Central Statistical Office data for January to June this year showed that Polish-Jordanian trade exchange presented "a clear upward trend" compared with the same period of 2020, amounting to $57.9 million, (up 19.4 per cent compared with a six month period last year).
Karpinski expressed Poland’s satisfaction with the current state of bilateral relations with Jordan, saying: “We consider Jordan as an important political partner in the Middle East. The recent visit of His Majesty King Abdullah to Poland may constitute a further stimulus for the development of bilateral cooperation."
"We see the positive impact of the actions of Jordanian diplomacy, and especially of His Majesty, on maintaining the stabilisation of the region,” he added.
Karpinski indicated that Poland “counts on” strengthening cooperation with Jordan in the agri-food sector.

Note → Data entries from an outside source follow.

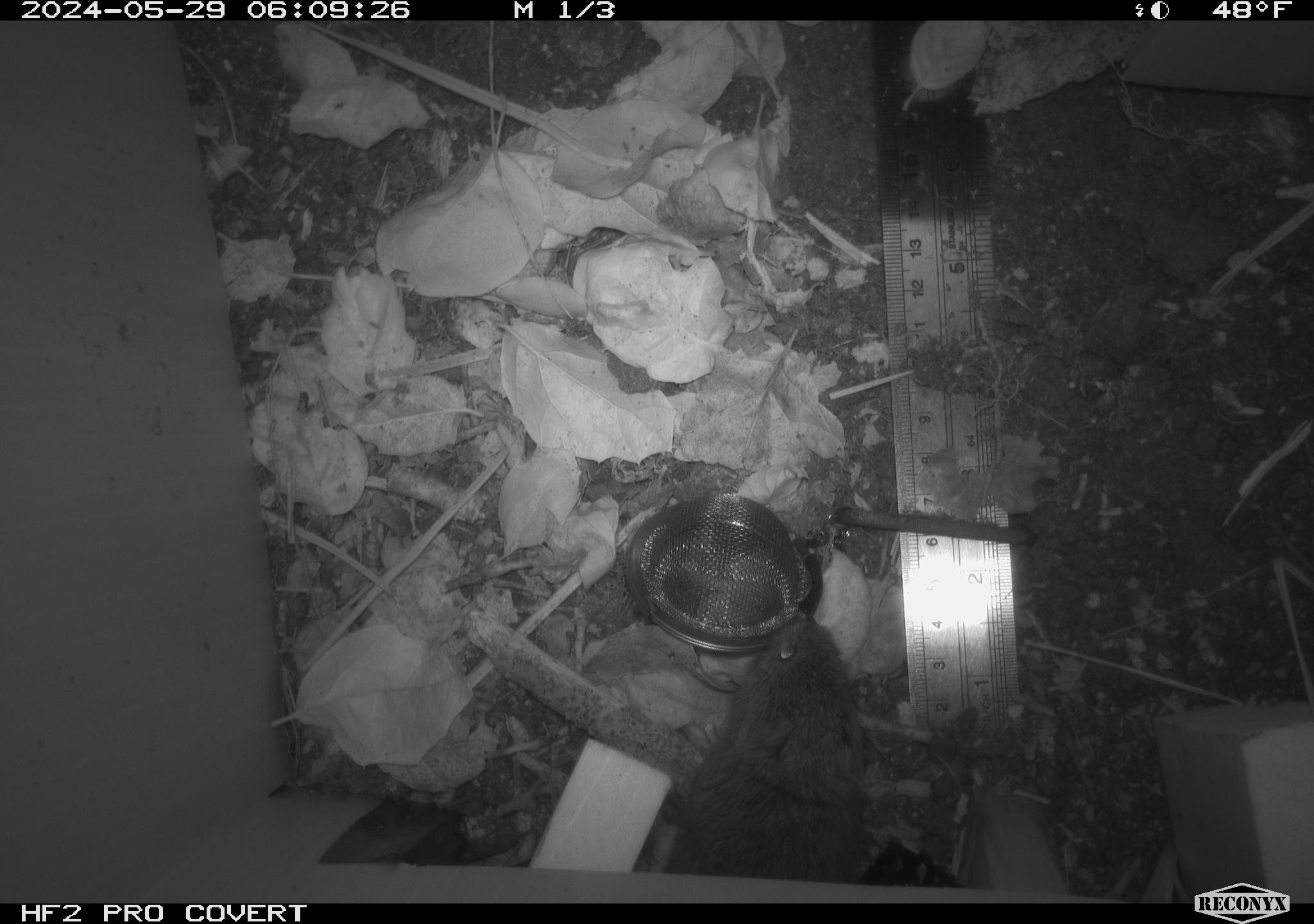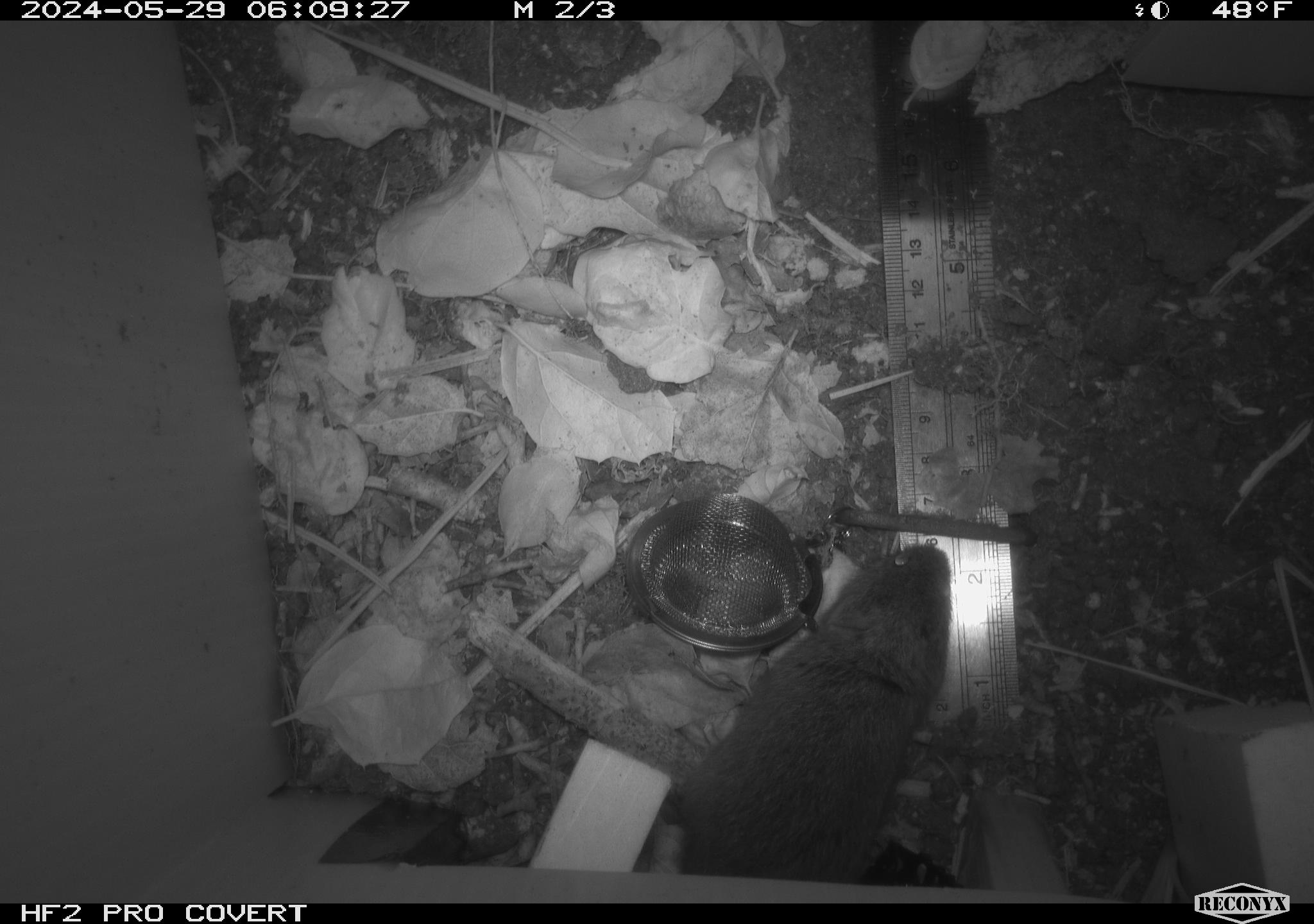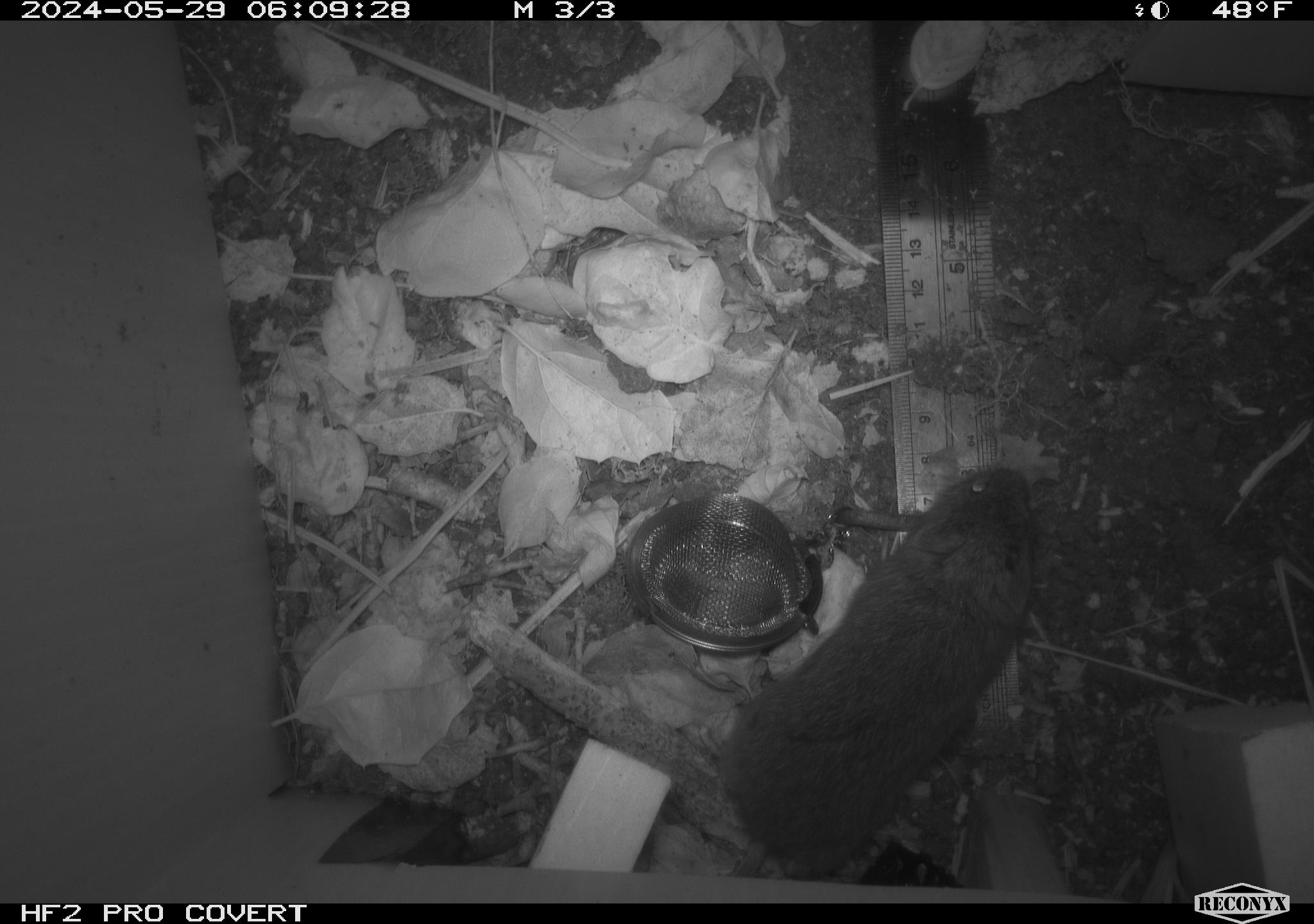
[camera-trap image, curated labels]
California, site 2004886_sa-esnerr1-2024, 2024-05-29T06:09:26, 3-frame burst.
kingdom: Animalia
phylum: Chordata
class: Mammalia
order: Rodentia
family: Cricetidae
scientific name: Cricetidae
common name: hamsters, voles, lemmings, and allies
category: cricetidae family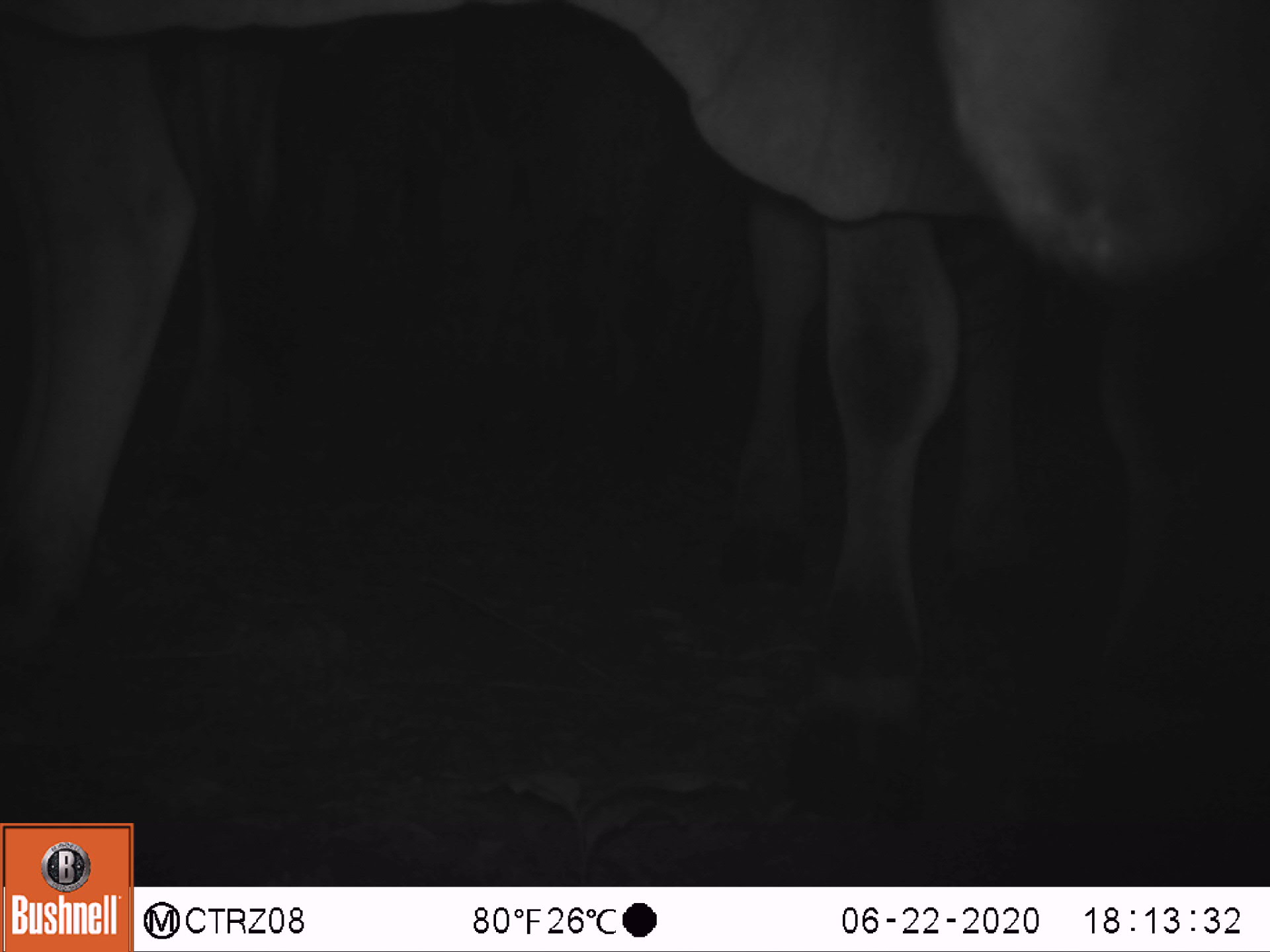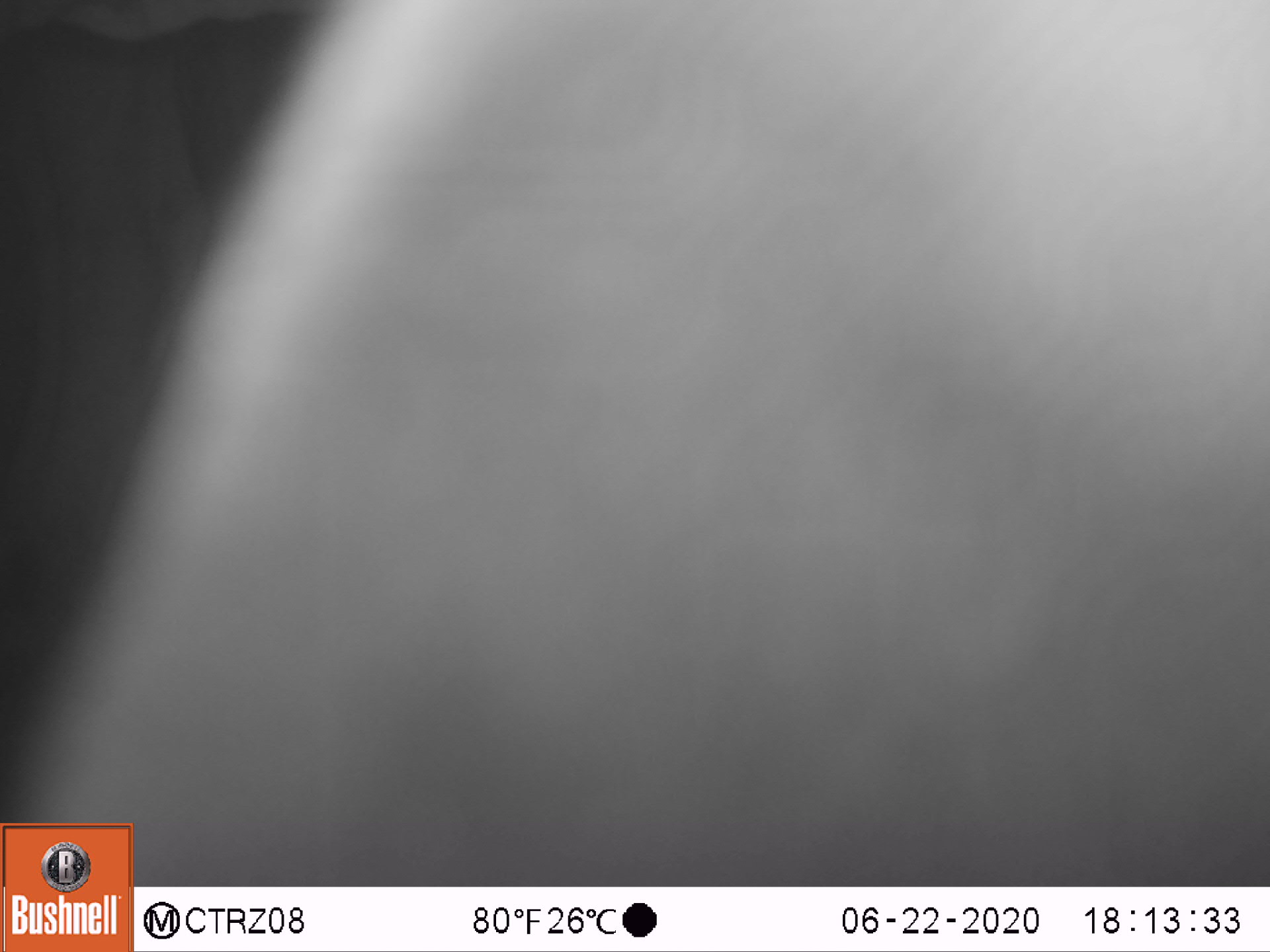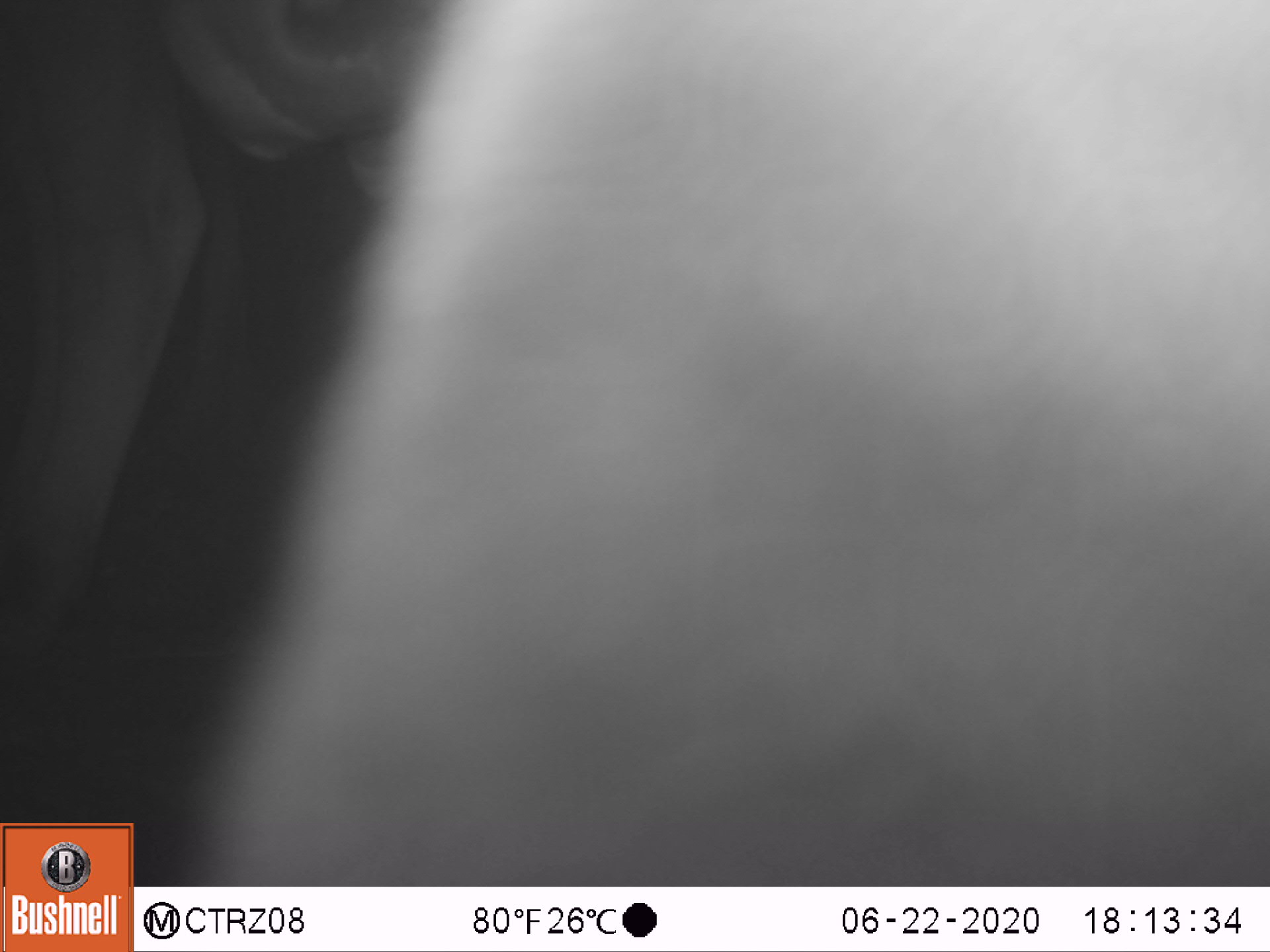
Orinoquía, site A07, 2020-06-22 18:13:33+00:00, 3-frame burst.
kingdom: Animalia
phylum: Chordata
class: Mammalia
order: Artiodactyla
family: Bovidae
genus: Bos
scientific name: Bos taurus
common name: cow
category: cattle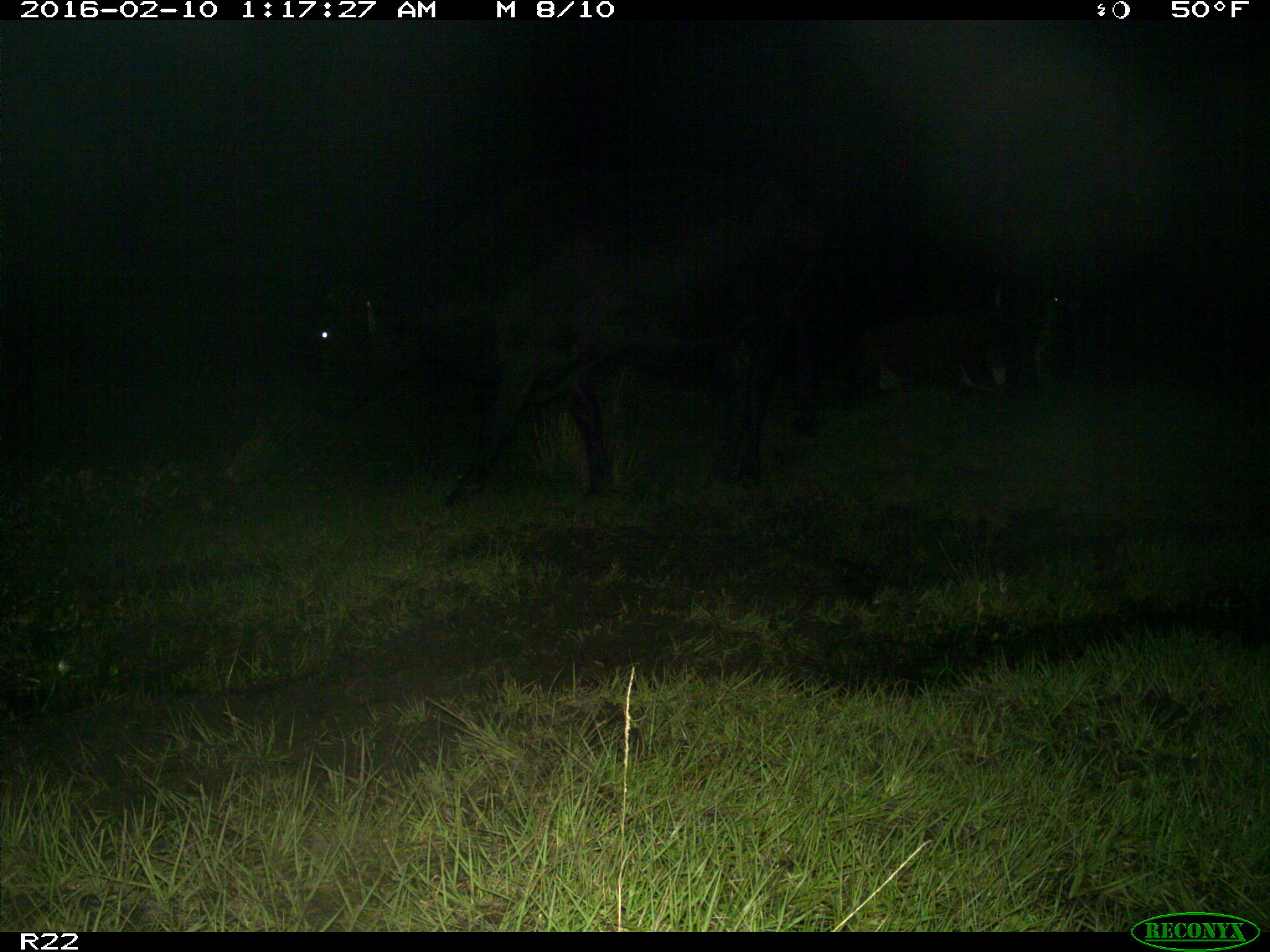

“Poland can offer high quality products and innovative technological solutions,” the ambassador said.
He also noted that there is great potential to increase the number of tourists travelling from Jordan to Poland once the pandemic stops.
The ambassador highlighted that as of November 5, there will be three direct connection flights between Amman and Warsaw, Krakow and Poznan, with two flights scheduled weekly (Monday and Friday) on each route.
“Jordan is known as one of the most peaceful, safe and tourist-friendly Arab countries. In the record-breaking year of 2019, more than 80,000 tourists flew to Jordan from Poland. This was mainly due to an effective advertising campaign run by the Jordan Tourism Board in Poland and Poles predilection for low-cost airlines,” he continued.
The ambassador emphasised the numerous challenges the Jordanian government faces in providing assistance to a large number of refugees.
He noted that Poland intends to “constantly” implement humanitarian assistance to countries in the Middle East, including Jordan in 2021 and 2022.
“Poland’s embassy in Amman is successfully implementing projects aimed at providing access to specialised diagnostics for patients at high risk of cancer in Zaatari Camp, as well as providing access to specialised gynaecological and obstetric care for women and their children from the poorest regions of Jordan, Jordan Valley and North Jordan, where access to medical assistance is difficult,” Karpinski noted.
The ambassador highlighted that Poland is a firm proponent of a two-state solution as the only viable option, praising the role of the Hashemite dynasty as the guardians of the Holy Sites in Jerusalem.
For the occasion of Polish Independence Day, the Polish embassy organises a series of culinary workshops for Jordanian students of the Royal Academy of Culinary Arts and representatives of diplomatic institutions, according to the ambassador.
The Polish embassy, in collaboration with Maciej Nowicki, head chef at the Museum of King Jan III’s Palace at Wilanow and one of the most prominent promoters of royal culinary heritage in Poland, will introduce Polish 17th century cuisine in an event at the Royal Academy of Culinary Arts in Amman.